Admittedly, I wish I lost weight at the outset of my college career instead of in the summer before my senior year (for my own health, most importantly), I wish I worked harder in classes and performed better academically in the first half of college when I was too distracted by a variety of factors, I wish I could have set aside my homesickness very early in freshman year rather than the late point in my first semester when I chose to do so, I wish I could have been humbler, at times, in my approach to others in my first year, and I wish I engaged in far more community service opportunities in the District in my first two years at GW.

Recounting these experiences in my mind made me question whether I would truly do it all over again. With all the good of incredible tasks pursued and lasting friendships forged, there was all the bad: time wasted, opportunities squashed, and priorities misplaced. I ultimately though clicked that I "definitely would" relive my entire college experience -- even these moments, a realization that might confound some readers.

I would relive it all because even those regrettable times proved useful in their own way. Having lived through them made me a better person. Nobody is perfect, we all make mistakes, and college is a prime opportunity to learn to climb back from these pratfalls and to mature and grow in time. These experiences compelled me, in the second half of college and hopefully beyond, to take better care of myself physically and even emotionally as I became more open with friends, to prioritize academics so I could learn more and perform stronger in classes as I did in the last two years, and to become more engaged in service in DC. Individuals who subscribe to the "everything happens for a reason" maxim -- a category that includes yours truly -- would find solace in this explanation.

On the whole, beyond the valuable lessons learned from my errors and sins early in my college career, I also obviously had amazingly fun-filled memories that I would relive at a moment's nice. After all, what is coming next -- the rigor that is law school -- is so daunting that it makes me seriously wish I could instead just relive college instead, even though I look forward to what lies ahead of me.

However, on that note, were it not for my four-year experience at GW, I would not be going to law school in Philadelphia in the fall. Were it not for GW, I would not have all these great and loving friendships I have formed in the Sigma Nu fraternity and in College Democrats and in my residence halls and classes, including, very recently, my awesome relationship with my girlfriend, Erin. Were it not for college, I would not have learned so much that I now know about the social safety net, anti-poverty programs, public speaking, campaigns and elections, philosophy, history physics, ethics, and political science from stellar professors like Edward Berkowitz, Robert Stoker, Ingrid Creppell, Christine Clapp, Phyllis Ryder, and John Sides, among others.

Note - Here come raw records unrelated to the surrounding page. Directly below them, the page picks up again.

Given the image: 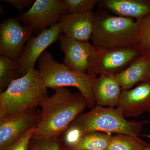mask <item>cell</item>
<instances>
[{"mask_svg":"<svg viewBox=\"0 0 150 150\" xmlns=\"http://www.w3.org/2000/svg\"><path fill=\"white\" fill-rule=\"evenodd\" d=\"M146 53L139 46L128 48H96L90 60L87 74L94 77L102 74L115 75Z\"/></svg>","mask_w":150,"mask_h":150,"instance_id":"6","label":"cell"},{"mask_svg":"<svg viewBox=\"0 0 150 150\" xmlns=\"http://www.w3.org/2000/svg\"><path fill=\"white\" fill-rule=\"evenodd\" d=\"M117 108L125 117L150 113V80L142 82L134 88L122 91Z\"/></svg>","mask_w":150,"mask_h":150,"instance_id":"12","label":"cell"},{"mask_svg":"<svg viewBox=\"0 0 150 150\" xmlns=\"http://www.w3.org/2000/svg\"><path fill=\"white\" fill-rule=\"evenodd\" d=\"M36 126L28 129L21 137L2 150H28L30 142L35 132Z\"/></svg>","mask_w":150,"mask_h":150,"instance_id":"23","label":"cell"},{"mask_svg":"<svg viewBox=\"0 0 150 150\" xmlns=\"http://www.w3.org/2000/svg\"><path fill=\"white\" fill-rule=\"evenodd\" d=\"M34 30L27 25H22L16 19L9 18L0 25V55L18 60L24 45L31 37Z\"/></svg>","mask_w":150,"mask_h":150,"instance_id":"7","label":"cell"},{"mask_svg":"<svg viewBox=\"0 0 150 150\" xmlns=\"http://www.w3.org/2000/svg\"><path fill=\"white\" fill-rule=\"evenodd\" d=\"M112 136L108 133L89 132L82 135L74 144L66 148L70 150H107Z\"/></svg>","mask_w":150,"mask_h":150,"instance_id":"17","label":"cell"},{"mask_svg":"<svg viewBox=\"0 0 150 150\" xmlns=\"http://www.w3.org/2000/svg\"><path fill=\"white\" fill-rule=\"evenodd\" d=\"M117 108L97 105L78 117L65 131V138L71 144L82 135L91 132L115 133L138 136L145 124L150 121H129Z\"/></svg>","mask_w":150,"mask_h":150,"instance_id":"2","label":"cell"},{"mask_svg":"<svg viewBox=\"0 0 150 150\" xmlns=\"http://www.w3.org/2000/svg\"><path fill=\"white\" fill-rule=\"evenodd\" d=\"M3 1L11 4L18 11H21L28 7L34 2V1L32 0H6Z\"/></svg>","mask_w":150,"mask_h":150,"instance_id":"24","label":"cell"},{"mask_svg":"<svg viewBox=\"0 0 150 150\" xmlns=\"http://www.w3.org/2000/svg\"><path fill=\"white\" fill-rule=\"evenodd\" d=\"M29 150H61L60 137L32 138L30 142Z\"/></svg>","mask_w":150,"mask_h":150,"instance_id":"21","label":"cell"},{"mask_svg":"<svg viewBox=\"0 0 150 150\" xmlns=\"http://www.w3.org/2000/svg\"><path fill=\"white\" fill-rule=\"evenodd\" d=\"M91 40L96 49L128 48L139 46L138 21L118 16L95 13Z\"/></svg>","mask_w":150,"mask_h":150,"instance_id":"4","label":"cell"},{"mask_svg":"<svg viewBox=\"0 0 150 150\" xmlns=\"http://www.w3.org/2000/svg\"><path fill=\"white\" fill-rule=\"evenodd\" d=\"M68 13L62 1L36 0L22 14L20 20L25 25L31 26L34 32H39L57 24Z\"/></svg>","mask_w":150,"mask_h":150,"instance_id":"8","label":"cell"},{"mask_svg":"<svg viewBox=\"0 0 150 150\" xmlns=\"http://www.w3.org/2000/svg\"><path fill=\"white\" fill-rule=\"evenodd\" d=\"M122 91L115 75H100L94 79L92 91L98 105L117 106Z\"/></svg>","mask_w":150,"mask_h":150,"instance_id":"14","label":"cell"},{"mask_svg":"<svg viewBox=\"0 0 150 150\" xmlns=\"http://www.w3.org/2000/svg\"><path fill=\"white\" fill-rule=\"evenodd\" d=\"M147 54L149 57V62H148V72L147 79L150 80V48L147 51Z\"/></svg>","mask_w":150,"mask_h":150,"instance_id":"25","label":"cell"},{"mask_svg":"<svg viewBox=\"0 0 150 150\" xmlns=\"http://www.w3.org/2000/svg\"><path fill=\"white\" fill-rule=\"evenodd\" d=\"M149 57L147 53L135 59L126 69L115 75L122 90L131 89L139 82L147 80Z\"/></svg>","mask_w":150,"mask_h":150,"instance_id":"16","label":"cell"},{"mask_svg":"<svg viewBox=\"0 0 150 150\" xmlns=\"http://www.w3.org/2000/svg\"><path fill=\"white\" fill-rule=\"evenodd\" d=\"M61 33L57 23L30 38L18 59L21 77L35 69V63L40 56L47 47L59 39Z\"/></svg>","mask_w":150,"mask_h":150,"instance_id":"9","label":"cell"},{"mask_svg":"<svg viewBox=\"0 0 150 150\" xmlns=\"http://www.w3.org/2000/svg\"><path fill=\"white\" fill-rule=\"evenodd\" d=\"M70 150L68 149H67V148H66V147L63 148L62 147V150Z\"/></svg>","mask_w":150,"mask_h":150,"instance_id":"27","label":"cell"},{"mask_svg":"<svg viewBox=\"0 0 150 150\" xmlns=\"http://www.w3.org/2000/svg\"><path fill=\"white\" fill-rule=\"evenodd\" d=\"M101 3L118 16L139 21L150 13V0H104Z\"/></svg>","mask_w":150,"mask_h":150,"instance_id":"15","label":"cell"},{"mask_svg":"<svg viewBox=\"0 0 150 150\" xmlns=\"http://www.w3.org/2000/svg\"><path fill=\"white\" fill-rule=\"evenodd\" d=\"M47 89L35 69L12 81L0 93V119L37 108L48 96Z\"/></svg>","mask_w":150,"mask_h":150,"instance_id":"3","label":"cell"},{"mask_svg":"<svg viewBox=\"0 0 150 150\" xmlns=\"http://www.w3.org/2000/svg\"><path fill=\"white\" fill-rule=\"evenodd\" d=\"M59 39L61 50L64 54V64L76 72L86 74L90 60L96 50L89 41L71 39L60 34Z\"/></svg>","mask_w":150,"mask_h":150,"instance_id":"10","label":"cell"},{"mask_svg":"<svg viewBox=\"0 0 150 150\" xmlns=\"http://www.w3.org/2000/svg\"><path fill=\"white\" fill-rule=\"evenodd\" d=\"M150 145L138 136L116 134L111 137L107 150H144Z\"/></svg>","mask_w":150,"mask_h":150,"instance_id":"18","label":"cell"},{"mask_svg":"<svg viewBox=\"0 0 150 150\" xmlns=\"http://www.w3.org/2000/svg\"><path fill=\"white\" fill-rule=\"evenodd\" d=\"M94 15L93 11L68 13L58 23L61 33L71 39L89 41L93 30Z\"/></svg>","mask_w":150,"mask_h":150,"instance_id":"13","label":"cell"},{"mask_svg":"<svg viewBox=\"0 0 150 150\" xmlns=\"http://www.w3.org/2000/svg\"><path fill=\"white\" fill-rule=\"evenodd\" d=\"M18 60L0 56V91H4L12 81L21 77Z\"/></svg>","mask_w":150,"mask_h":150,"instance_id":"19","label":"cell"},{"mask_svg":"<svg viewBox=\"0 0 150 150\" xmlns=\"http://www.w3.org/2000/svg\"><path fill=\"white\" fill-rule=\"evenodd\" d=\"M41 117L32 138L59 137L88 107V101L79 93H74L65 88L55 89L52 95L41 103Z\"/></svg>","mask_w":150,"mask_h":150,"instance_id":"1","label":"cell"},{"mask_svg":"<svg viewBox=\"0 0 150 150\" xmlns=\"http://www.w3.org/2000/svg\"><path fill=\"white\" fill-rule=\"evenodd\" d=\"M143 136L144 137H147V138H149V139H150V134H144L143 135ZM144 150H150V146H148L146 147L144 149Z\"/></svg>","mask_w":150,"mask_h":150,"instance_id":"26","label":"cell"},{"mask_svg":"<svg viewBox=\"0 0 150 150\" xmlns=\"http://www.w3.org/2000/svg\"><path fill=\"white\" fill-rule=\"evenodd\" d=\"M40 117L41 110L37 108L11 118L0 119V150L37 125Z\"/></svg>","mask_w":150,"mask_h":150,"instance_id":"11","label":"cell"},{"mask_svg":"<svg viewBox=\"0 0 150 150\" xmlns=\"http://www.w3.org/2000/svg\"><path fill=\"white\" fill-rule=\"evenodd\" d=\"M69 13H84L93 11L99 1L97 0H62Z\"/></svg>","mask_w":150,"mask_h":150,"instance_id":"20","label":"cell"},{"mask_svg":"<svg viewBox=\"0 0 150 150\" xmlns=\"http://www.w3.org/2000/svg\"><path fill=\"white\" fill-rule=\"evenodd\" d=\"M138 22L140 48L147 52L150 48V13Z\"/></svg>","mask_w":150,"mask_h":150,"instance_id":"22","label":"cell"},{"mask_svg":"<svg viewBox=\"0 0 150 150\" xmlns=\"http://www.w3.org/2000/svg\"><path fill=\"white\" fill-rule=\"evenodd\" d=\"M38 71L47 88L57 89L73 87L88 101V107L93 108L96 103L92 91L95 78L88 74L75 72L65 64L59 63L53 55L45 51L38 61Z\"/></svg>","mask_w":150,"mask_h":150,"instance_id":"5","label":"cell"}]
</instances>
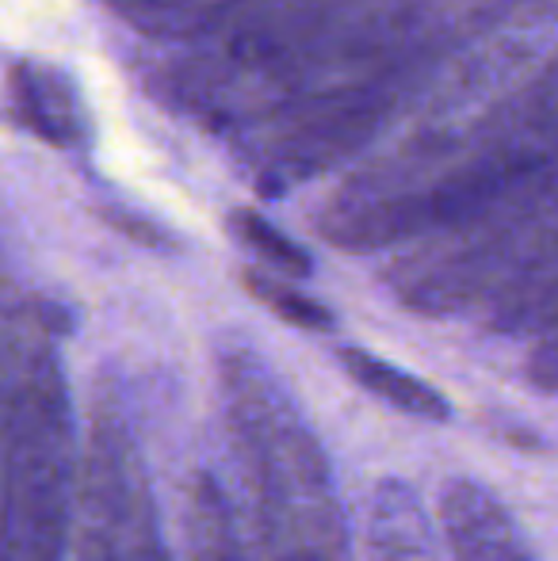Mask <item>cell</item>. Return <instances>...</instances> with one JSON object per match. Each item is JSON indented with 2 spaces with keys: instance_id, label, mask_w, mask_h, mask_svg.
I'll list each match as a JSON object with an SVG mask.
<instances>
[{
  "instance_id": "obj_1",
  "label": "cell",
  "mask_w": 558,
  "mask_h": 561,
  "mask_svg": "<svg viewBox=\"0 0 558 561\" xmlns=\"http://www.w3.org/2000/svg\"><path fill=\"white\" fill-rule=\"evenodd\" d=\"M501 8L505 0H298L238 38L187 46L157 89L180 115L238 138L413 50L475 35Z\"/></svg>"
},
{
  "instance_id": "obj_2",
  "label": "cell",
  "mask_w": 558,
  "mask_h": 561,
  "mask_svg": "<svg viewBox=\"0 0 558 561\" xmlns=\"http://www.w3.org/2000/svg\"><path fill=\"white\" fill-rule=\"evenodd\" d=\"M555 164L558 46L452 134H395L379 157H360L318 210V229L344 252L406 249L513 199Z\"/></svg>"
},
{
  "instance_id": "obj_3",
  "label": "cell",
  "mask_w": 558,
  "mask_h": 561,
  "mask_svg": "<svg viewBox=\"0 0 558 561\" xmlns=\"http://www.w3.org/2000/svg\"><path fill=\"white\" fill-rule=\"evenodd\" d=\"M406 249L387 272L406 310L455 318L482 306L498 333H536L558 295V164L513 199Z\"/></svg>"
},
{
  "instance_id": "obj_4",
  "label": "cell",
  "mask_w": 558,
  "mask_h": 561,
  "mask_svg": "<svg viewBox=\"0 0 558 561\" xmlns=\"http://www.w3.org/2000/svg\"><path fill=\"white\" fill-rule=\"evenodd\" d=\"M218 375L226 428L253 496L261 561H352L333 470L295 398L249 347L223 352Z\"/></svg>"
},
{
  "instance_id": "obj_5",
  "label": "cell",
  "mask_w": 558,
  "mask_h": 561,
  "mask_svg": "<svg viewBox=\"0 0 558 561\" xmlns=\"http://www.w3.org/2000/svg\"><path fill=\"white\" fill-rule=\"evenodd\" d=\"M81 447L50 340H23L0 428V561H66Z\"/></svg>"
},
{
  "instance_id": "obj_6",
  "label": "cell",
  "mask_w": 558,
  "mask_h": 561,
  "mask_svg": "<svg viewBox=\"0 0 558 561\" xmlns=\"http://www.w3.org/2000/svg\"><path fill=\"white\" fill-rule=\"evenodd\" d=\"M73 561H169L146 458L112 393L92 401L81 447Z\"/></svg>"
},
{
  "instance_id": "obj_7",
  "label": "cell",
  "mask_w": 558,
  "mask_h": 561,
  "mask_svg": "<svg viewBox=\"0 0 558 561\" xmlns=\"http://www.w3.org/2000/svg\"><path fill=\"white\" fill-rule=\"evenodd\" d=\"M104 4L149 38L215 46L276 20L298 0H104Z\"/></svg>"
},
{
  "instance_id": "obj_8",
  "label": "cell",
  "mask_w": 558,
  "mask_h": 561,
  "mask_svg": "<svg viewBox=\"0 0 558 561\" xmlns=\"http://www.w3.org/2000/svg\"><path fill=\"white\" fill-rule=\"evenodd\" d=\"M440 527L447 561H536L513 512L470 478L444 489Z\"/></svg>"
},
{
  "instance_id": "obj_9",
  "label": "cell",
  "mask_w": 558,
  "mask_h": 561,
  "mask_svg": "<svg viewBox=\"0 0 558 561\" xmlns=\"http://www.w3.org/2000/svg\"><path fill=\"white\" fill-rule=\"evenodd\" d=\"M364 561H447L421 493L398 478L375 485L364 519Z\"/></svg>"
},
{
  "instance_id": "obj_10",
  "label": "cell",
  "mask_w": 558,
  "mask_h": 561,
  "mask_svg": "<svg viewBox=\"0 0 558 561\" xmlns=\"http://www.w3.org/2000/svg\"><path fill=\"white\" fill-rule=\"evenodd\" d=\"M12 96L31 130L54 146H81L89 138V112L77 96V84L61 69L23 61L12 73Z\"/></svg>"
},
{
  "instance_id": "obj_11",
  "label": "cell",
  "mask_w": 558,
  "mask_h": 561,
  "mask_svg": "<svg viewBox=\"0 0 558 561\" xmlns=\"http://www.w3.org/2000/svg\"><path fill=\"white\" fill-rule=\"evenodd\" d=\"M337 363L344 367V375L356 386H364L372 398L387 401L390 409L406 416H418V421H452V401L436 390L432 382L402 370L398 363L383 359V355L367 352V347H341Z\"/></svg>"
},
{
  "instance_id": "obj_12",
  "label": "cell",
  "mask_w": 558,
  "mask_h": 561,
  "mask_svg": "<svg viewBox=\"0 0 558 561\" xmlns=\"http://www.w3.org/2000/svg\"><path fill=\"white\" fill-rule=\"evenodd\" d=\"M187 561H253L246 527L215 473H200L187 504Z\"/></svg>"
},
{
  "instance_id": "obj_13",
  "label": "cell",
  "mask_w": 558,
  "mask_h": 561,
  "mask_svg": "<svg viewBox=\"0 0 558 561\" xmlns=\"http://www.w3.org/2000/svg\"><path fill=\"white\" fill-rule=\"evenodd\" d=\"M241 287H246L249 298H257L269 313L287 321L291 329H303V333H333L337 329L333 310H329L326 302H318L314 295H306V290H298L287 275L246 272L241 275Z\"/></svg>"
},
{
  "instance_id": "obj_14",
  "label": "cell",
  "mask_w": 558,
  "mask_h": 561,
  "mask_svg": "<svg viewBox=\"0 0 558 561\" xmlns=\"http://www.w3.org/2000/svg\"><path fill=\"white\" fill-rule=\"evenodd\" d=\"M230 229H234V237L253 252V256H261L264 264L276 267L280 275H287V279H306V275L314 272L310 252H306L295 237L283 233L276 222H269L264 215H257V210L238 207L230 215Z\"/></svg>"
},
{
  "instance_id": "obj_15",
  "label": "cell",
  "mask_w": 558,
  "mask_h": 561,
  "mask_svg": "<svg viewBox=\"0 0 558 561\" xmlns=\"http://www.w3.org/2000/svg\"><path fill=\"white\" fill-rule=\"evenodd\" d=\"M23 340H8V329L0 321V428H4V409H8V390H12V370H15V355H20Z\"/></svg>"
}]
</instances>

Were it not for GW, I would not have had the amazing experiences I had being able to make change happen, with the help of so many partners, in the GW Student Association Senate, on issues ranging from sexual assault policy to improving online resources to helping our student body president with raising support for his peer support program proposal. Finally, were it not for college, I would not have formed incredible connections and learned useful lessons of leadership that I obtained from my tenure as GW college Democrats president, a stint in which I am proud to say we worked hard to engage students in contemporary political discussion through several student and professor debates, community service events, two campaign trips, and speakers that included the Vice President of the United States.

So, in the end, of course, I definitely would relive my college experience. The good and the bad both were teachable moments. These experiences made me a better person, on a variety of levels, including ethically and in self-discipline. The last four years were powerfully formative in ways that I think will define and guide my moral compass and professional work for some time to come.